SHEILA FINNEGAN, United States Magistrate Judge.
Plaintiff Alisha Claiborne filed an action seeking review of the final decision of the Commissioner of Social Security ("Commissioner") denying her application to recover Supplemental Security Income ("SSI") on behalf of her minor daughter, L.D., under Title IX of the Social Security Act. 42 U.S.C. § 1382c(a)(3)(C). On January 24, 2012, the Court remanded the case to the Administrative Law Judge ("ALJ") for further evaluation. Claiborne ex rel., L.D. v. Astrue, No. 10 C 7728, 2012 WL 205907, at *17 (N.D.Ill. Jan. 24, 2012). Plaintiff now seeks to recover her attorneys' fees and costs pursuant to the Equal Access to Justice Act ("EAJA"), 28 U.S.C.
Under the EAJA, a plaintiff is eligible to recover attorneys' fees if (1) she makes a timely application for fees; (2) she is a "prevailing party"; (3) the government's position was not "substantially justified"; and (4) no special circumstances makes an award unjust. 28 U.S.C. § 2412(d)(1)(A)-(B); Seabron v. Astrue, No. 11 C 1078, 2012 WL 1985681, at *1 (N.D.Ill. June 4, 2012). The Commissioner does not dispute that Plaintiff has satisfied these requirements and is entitled to an award of fees and costs in this case.
Plaintiff has submitted invoices showing that her attorneys worked a total of 73.1 hours, including time spent preparing the fee petition and reply brief. Specifically, Barry Schultz worked 24.6 hours; Lauren Rafferty worked 35.9 hours; and Julie Coen worked 12.6 hours. Two legal assistants worked an additional 1.3 hours. (Doc. 45-3; Doc. 49, at 15 n. 10). Plaintiff seeks an attorneys' rate of $181.25 per hour based on the "All items" figure provided by the Chicago-Gary-Kenosha Consumer Price Index ("CPI") for May 2011, when her lawyers performed most of the work for this case. (Doc. 45 ¶ 12; Doc. 45-1). She also seeks $95 per hour for the legal assistant work. (Id. ¶ 15).
The Commissioner does not challenge the reasonableness of the number of hours, or the $95 hourly rate requested for the legal assistant work. The Commissioner does object, however, that the $181.25 hourly rate for Plaintiff's counsel is unjustifiably high. (Doc. 48, at 2-6). The Commissioner also insists that any award of fees must be made payable directly to Plaintiff, though it may be mailed to her "at the address of her attorney." (Id. at 1). The Court considers each argument in turn.

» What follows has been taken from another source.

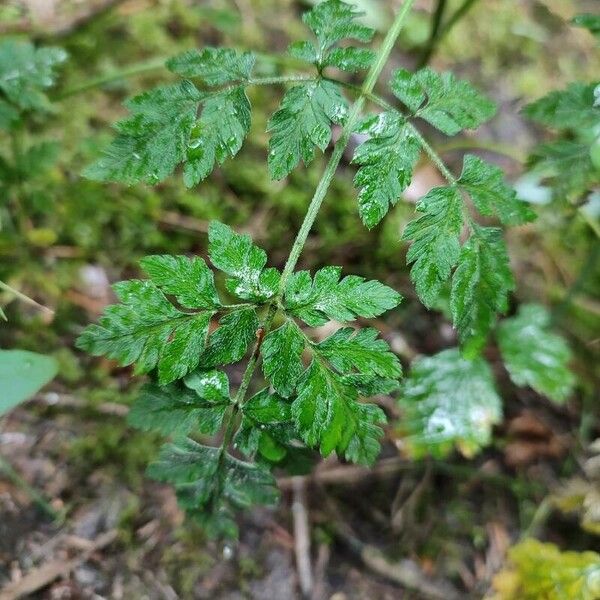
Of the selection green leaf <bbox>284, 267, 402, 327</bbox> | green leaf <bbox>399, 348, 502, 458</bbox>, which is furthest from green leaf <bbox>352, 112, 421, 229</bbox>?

The EAJA provides that the amount of attorneys' fees awarded "shall be based upon prevailing market rates for the kind and quality of the services furnished, except that ... attorney fees shall not be awarded in excess of $125 per hour unless the court determines that an increase in the cost of living [since 1996, when the current version of the Act was passed] or a special factor, such as the limited availability of qualified attorneys for the proceedings involved, justifies a higher fee." Mathews-Sheets v. Astrue, 653 F.3d 560, 562 (7th Cir.2011) (quoting 28 U.S.C. § 2412(d)(2)(A)(ii)). This "rather chintzy" fee-shifting statute sets the $125 rate as "a presumptive ceiling; to justify a higher rate the plaintiff must point to inflation," or show that the case "requires for competent counsel someone from among a small class of specialists who are available only for [more than $125] per hour." Id. at 562, 563, 565.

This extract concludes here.